Cursing and re-cursing!

So last night, tired of writing a new Python function whenever I wanted to write a new recurrence test question, I wrote a recurrence harness. It turns a handful of basic lines of code into two, but more importantly, because I can re-use the harness it is worth spending the time to write proper error checking and to memoize it. Here is the code.

Below here are some examples. Note that, because this is memoized, we get the 4000th Fibonacci number essentially instantly, while without memoization, the runtime increases faster than the Fibonacci sequence itself, so, even if we could do one recursive call per nanosecond, we would be looking at roughly 1.2 * 10819 years for the recursive version to finish... and that's a long time for students to wait for their final to be graded.



The 4000th Fibonacci number:
fibb = {0: 0, 1: 1}
def fibf(n, bases):
    return recur(n - 1, bases, fibf) + recur(n - 2, bases, fibf)

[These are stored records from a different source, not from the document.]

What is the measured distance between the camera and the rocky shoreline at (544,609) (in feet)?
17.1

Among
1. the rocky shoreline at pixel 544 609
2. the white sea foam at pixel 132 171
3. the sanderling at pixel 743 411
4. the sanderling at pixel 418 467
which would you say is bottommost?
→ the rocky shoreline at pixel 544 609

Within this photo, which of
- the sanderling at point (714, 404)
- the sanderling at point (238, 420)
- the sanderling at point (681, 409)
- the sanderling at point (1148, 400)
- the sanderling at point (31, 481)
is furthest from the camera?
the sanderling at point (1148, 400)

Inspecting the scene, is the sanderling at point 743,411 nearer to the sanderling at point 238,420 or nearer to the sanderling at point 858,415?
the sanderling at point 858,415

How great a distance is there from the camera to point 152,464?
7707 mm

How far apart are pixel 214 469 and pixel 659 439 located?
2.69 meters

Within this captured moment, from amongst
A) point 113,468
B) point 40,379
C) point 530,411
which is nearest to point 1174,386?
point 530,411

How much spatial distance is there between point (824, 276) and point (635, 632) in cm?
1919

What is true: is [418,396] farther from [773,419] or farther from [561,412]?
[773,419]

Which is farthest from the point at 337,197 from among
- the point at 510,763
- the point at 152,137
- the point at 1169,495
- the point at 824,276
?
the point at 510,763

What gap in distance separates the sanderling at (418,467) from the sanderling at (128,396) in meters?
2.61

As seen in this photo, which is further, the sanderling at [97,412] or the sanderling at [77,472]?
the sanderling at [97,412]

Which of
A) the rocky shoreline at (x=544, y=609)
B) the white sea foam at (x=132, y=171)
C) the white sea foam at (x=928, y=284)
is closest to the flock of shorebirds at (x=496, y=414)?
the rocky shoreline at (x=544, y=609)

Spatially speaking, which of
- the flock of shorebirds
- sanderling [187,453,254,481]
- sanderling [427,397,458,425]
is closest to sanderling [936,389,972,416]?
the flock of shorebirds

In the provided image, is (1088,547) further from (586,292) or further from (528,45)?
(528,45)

In [3]: recur(4000, fibb, fibf, True)
Out[3]: 39909473435004422792081248094960912600792570982820257852628876326523051818641373433549136769424132442293969306537520118273879628025443235370362250955435654171592897966790864814458223141914272590897468472180370639695334449662650312874735560926298246249404168309064214351044459077749425236777660809226095151852052781352975449482565838369809183771787439660825140502824343131911711296392457138867486593923544177893735428602238212249156564631452507658603400012003685322984838488962351492632577755354452904049241294565662519417235020049873873878602731379207893212335423484873469083054556329894167262818692599815209582517277965059068235543139459375028276851221435815957374273143824422909416395375178739268544368126894240979135322176080374780998010657710775625856041594078495411724236560242597759185543824798332467919613598667003025993715274875


# the value of an annuity with equal contributions each year
#  and interest compounded annually:
INT_RATE = .05
INITIAL = 1000     # redefine INITIAL to get different yearly amount
compb = {0: INITIAL}
def compf(n, bases):
    return compb[0] + recur(n - 1, bases, compf) * (1 + INT_RATE)

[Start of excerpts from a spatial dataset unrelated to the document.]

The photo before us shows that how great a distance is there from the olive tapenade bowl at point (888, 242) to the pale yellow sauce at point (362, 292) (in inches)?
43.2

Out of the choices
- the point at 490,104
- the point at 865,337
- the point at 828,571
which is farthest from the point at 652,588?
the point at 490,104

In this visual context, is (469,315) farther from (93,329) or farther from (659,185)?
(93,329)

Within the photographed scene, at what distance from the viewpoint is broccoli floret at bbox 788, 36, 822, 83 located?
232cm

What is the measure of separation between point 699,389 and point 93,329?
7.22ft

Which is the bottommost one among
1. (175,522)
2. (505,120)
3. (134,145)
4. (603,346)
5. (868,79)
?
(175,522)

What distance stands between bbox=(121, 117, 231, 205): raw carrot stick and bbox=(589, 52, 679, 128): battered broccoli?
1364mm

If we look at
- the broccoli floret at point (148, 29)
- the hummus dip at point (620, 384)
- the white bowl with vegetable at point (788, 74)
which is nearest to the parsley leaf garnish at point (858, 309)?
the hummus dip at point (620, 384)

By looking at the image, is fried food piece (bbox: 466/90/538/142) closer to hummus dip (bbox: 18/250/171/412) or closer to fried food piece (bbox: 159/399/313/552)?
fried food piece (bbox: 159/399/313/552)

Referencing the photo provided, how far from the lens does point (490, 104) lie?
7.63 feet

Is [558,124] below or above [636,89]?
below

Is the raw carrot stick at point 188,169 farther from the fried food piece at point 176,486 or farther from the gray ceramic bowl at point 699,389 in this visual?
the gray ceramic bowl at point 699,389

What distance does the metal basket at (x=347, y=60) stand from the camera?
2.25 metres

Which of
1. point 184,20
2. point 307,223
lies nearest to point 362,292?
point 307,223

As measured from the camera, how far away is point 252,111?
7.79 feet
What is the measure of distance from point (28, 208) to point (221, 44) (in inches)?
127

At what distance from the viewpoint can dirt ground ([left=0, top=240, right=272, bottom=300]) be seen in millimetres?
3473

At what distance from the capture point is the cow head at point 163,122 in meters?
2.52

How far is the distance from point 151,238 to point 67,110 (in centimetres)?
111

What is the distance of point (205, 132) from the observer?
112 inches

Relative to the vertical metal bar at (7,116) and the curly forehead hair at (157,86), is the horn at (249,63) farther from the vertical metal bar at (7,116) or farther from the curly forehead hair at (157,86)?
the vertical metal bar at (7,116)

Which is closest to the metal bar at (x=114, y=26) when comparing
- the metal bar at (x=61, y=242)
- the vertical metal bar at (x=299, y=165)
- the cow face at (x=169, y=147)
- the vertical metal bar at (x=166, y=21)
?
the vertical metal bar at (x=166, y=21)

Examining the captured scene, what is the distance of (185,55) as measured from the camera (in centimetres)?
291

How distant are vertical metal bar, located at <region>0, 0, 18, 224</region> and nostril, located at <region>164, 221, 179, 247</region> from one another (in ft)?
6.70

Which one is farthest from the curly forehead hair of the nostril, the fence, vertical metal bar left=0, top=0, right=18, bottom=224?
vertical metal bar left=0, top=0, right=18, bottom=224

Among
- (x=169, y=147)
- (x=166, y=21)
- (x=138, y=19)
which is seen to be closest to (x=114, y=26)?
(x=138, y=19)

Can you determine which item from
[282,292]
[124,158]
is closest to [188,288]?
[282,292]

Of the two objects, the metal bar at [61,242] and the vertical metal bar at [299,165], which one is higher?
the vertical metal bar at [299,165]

In [4]: recur(10, compb, compf, True)
Out[4]: 14206.787162326274

# an arbitrary recurrence:
arbb = {0: 1.01, 1: .98, 2: .88, 3: 1.1}
def arbf(n):
    return recur(n - 1, arbb, arbf) * recur(n - 4, arbb, arbf)

In [2]: recur(4, arbb, arbf, True)
Out[2]: 1.1110000000000002

In [3]: recur(5, arbb, arbf, True)
Out[3]: 1.08878

In [4]: recur(6, arbb, arbf, True)
Out[4]: 0.9581264

In [5]: recur(7, arbb, arbf, True)
Out[5]: 1.0539390400000002

In [6]: recur(8, arbb, arbf, True)
Out[6]: 1.1709262734400003

Comments

  1. I think you get an error if n = MAX_RECURS, so your test in the elif should be >= I think.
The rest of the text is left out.